Who would have thought that the week before spring break would be our last week of traditional lectures for the entire academic year? Our last time visiting the bustling campus Starbucks, studying in the library, and enjoying the beautiful scenery that Texas Woman’s has to offer? An extra week of spring break seemed fun, until we couldn’t come back.
Across our TWU campuses, many Pioneers have collectively felt anxiety, frustration and a desire for normalcy.
Through this sudden change, President and Chancellor Carine Feyten has continued to provide consistent and hopeful messages, even as she copes with the effects of social isolation herself.
“I think my first and most sustained negative emotion has been of loss and grieving that loss,” Feyten said. “Over the years, I have enjoyed the abundance of cheer, smiles, and bustle of life around me. With that gone now, I have had to adjust and make do with virtual social interaction.”
While social distancing, Feyten, has been appreciating what comforting human interaction she does get and using the newfound silence to navigate her negative and positive emotions.
“I am grateful for my husband, who has been my one IRL friend and companion through these changes,” Feyten said. “One positive emotion has come from these times of intellectual connection and intentional quietness. These meditations have incited a feeling of joy from learning—especially seeing the newfound compassion and resilience of the human spirit.”
As Pioneers and students across the nation have had to do, Feyten has also adjusted to the system of working from home virtually.
“Work has definitely been—how do young people say it?—extra!” Feyten said. “Leadership in times of change requires time for listening and synthesizing all the voices to find patterns and connections between the past and present.”
With a job that centers around constant in-person interaction with the students, faculty and staff and living close to the now seemingly-barren campus, extroverted Feyten has attempted to pull energy from a new source— online interaction.
“I am trying to recreate that energizing feeling from reading email, writing, connecting on social media and through video calls with colleagues, students, family and friends,” Feyten said. “I am more motivated than ever to evolve the Texas Woman’s experience for students as well as faculty and staff, to keep the ideals of higher education paramount in whatever new normal we build as we emerge from this ordeal.”

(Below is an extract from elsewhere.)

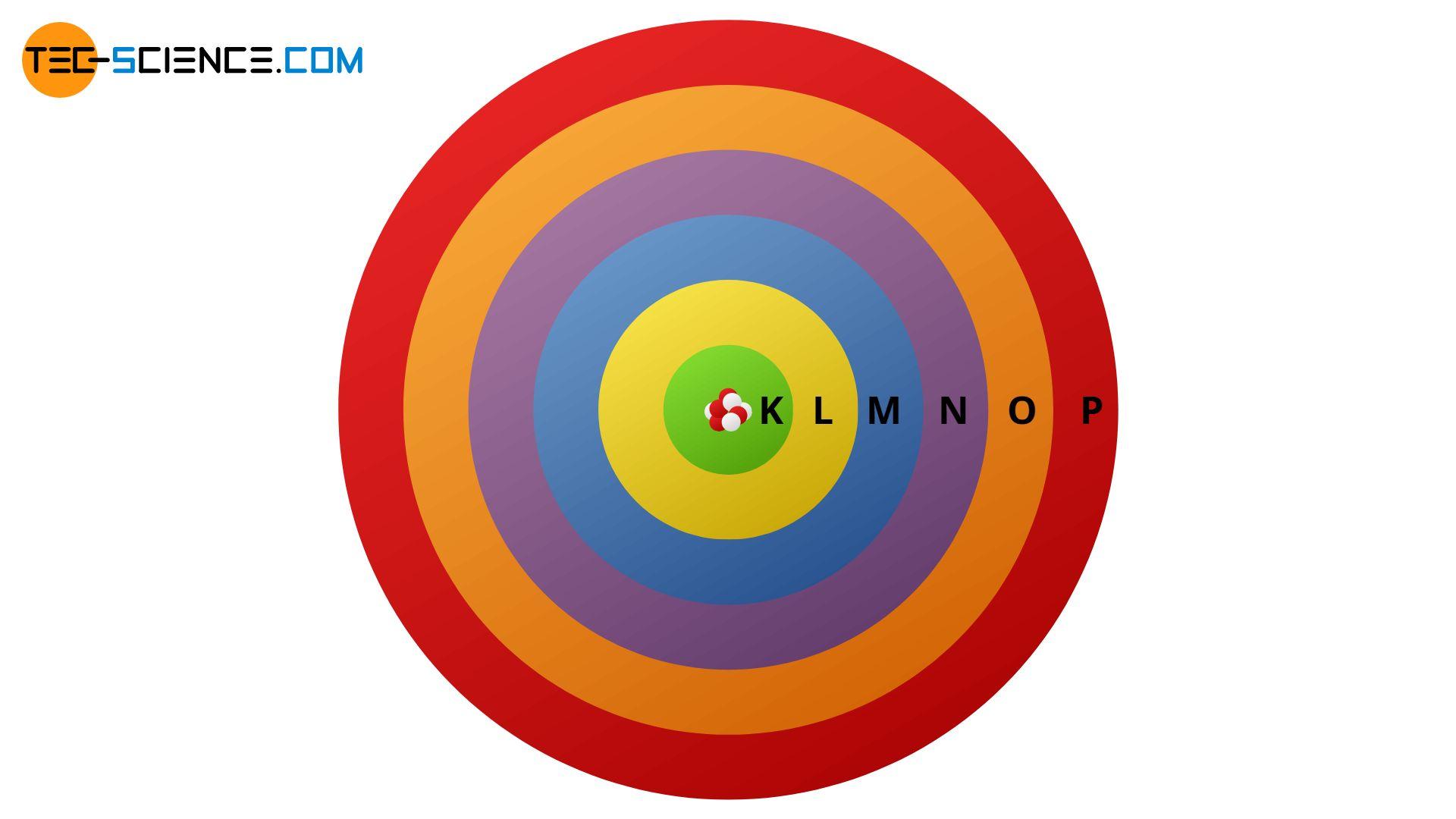 Atomic model of Bohr (shell model)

As a kind of connoisseur of communication, through her thoughtful emails, Feyten aims to provide a feeling of community, unity and encouragement.
“[Inspiration] arose from my lived experience and as a reaction to what I saw coming—a period of isolation,” Feyten said. “I know the messages are not a substitute for the in-person nuance of nonverbal communication—some 93% of communication is nonverbal—but I hope they served as the next best thing in helping share my privilege of hearing the inspiring stories from others. My intent was to give each of us a glimpse into the lives of those we wouldn’t see around us anymore because of confinement.
“By sharing stories about students, faculty, staff from different parts of the university, I hoped we could develop empathy and a sense of real community.”
Feyten has also been witness to heartbreaking loss and said she understands the severity of our world’s current state and the difficulty many face adapting to this new normal.
“One international student told me about the passing of her father back home, but since she was unable to travel, she had to experience the last rites via Skype,” Feyten said. “That has robbed her of essential steps in the grieving process. I recognize that many of us are under stress from being overworked, but that is an entirely different ‘ball of stress’ from those of health and not having our basic needs met.”
Feyten continues to offer her empathy and support, even in this stressful and painful situation and is working to provide financial support.
“So my heart goes out to everyone who is feeling a sense of loss, but I am particularly concerned about those who have lost income or health,” Feyten said. “To those, I send my deepest sympathies. I am working on trying to raise funds and channel federal stimulus to help keep them afloat and able to access healthcare.”
Moving forward, she hopes the TWU community can evolve from this experience and strengthen the community connection we have across campuses.
“It will be easy to fall back into old ruts and ways of addressing the hardships that life throws our way, but I hope we will emerge more connected and more mindful—mindful of our connectedness with each other and our environment,” Feyten said. “In one of my first messages to the Texas Woman’s community, I mentioned the philosophy of ubuntu—I am because you are—that originated in Africa. If we take anything away from this terrible time, I hope it is a more visible manifestation of that philosophy.”